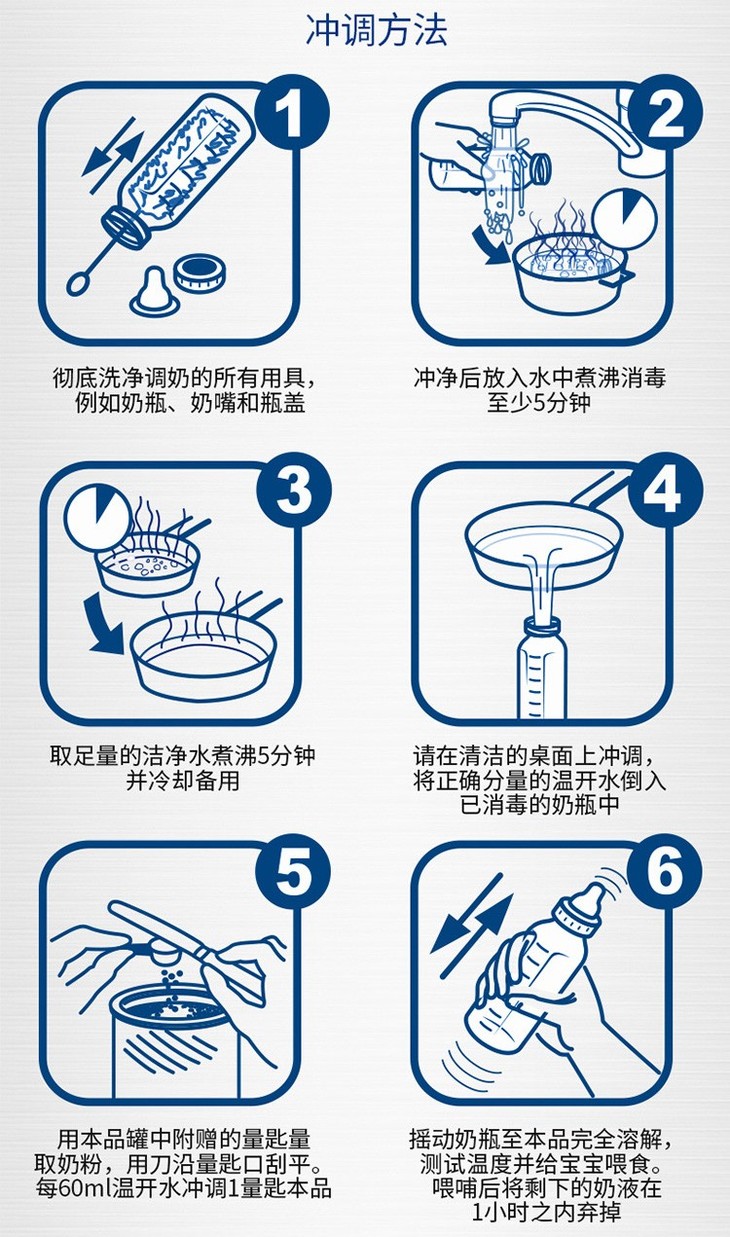 冲调方法

1

彻底洗净调奶的所有用具，例如奶瓶、奶嘴和瓶盖

2

冲净后放入水中煮沸消毒至少5分钟

3

取足量的洁净水煮沸5分钟并冷却备用

4

请在清洁的桌面上冲调，将正确分量的温开水倒入已消毒的奶瓶中

5

用本品罐中附赠的量匙量取奶粉，用刀沿量匙口刮平。每60ml温开水冲调1量匙本品

6

摇动奶瓶至本品完全溶解，测试温度并给宝宝喂食。喂哺后将剩下的奶液在1小时之内弃掉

* _PROBLEM TO SOLVE_
Each entry must be set down word for word; no image may be carried over.

* _THE ANSWER_
 冲调方法

1

彻底洗净调奶的所有用具，例如奶瓶、奶嘴和瓶盖

2

冲净后放入水中煮沸消毒至少5分钟

3

取足量的洁净水煮沸5分钟并冷却备用

4

请在清洁的桌面上冲调，将正确分量的温开水倒入已消毒的奶瓶中

5

用本品罐中附赠的量匙量取奶粉，用刀沿量匙口刮平。每60ml温开水冲调1量匙本品

6

摇动奶瓶至本品完全溶解，测试温度并给宝宝喂食。喂哺后将剩下的奶液在1小时之内弃掉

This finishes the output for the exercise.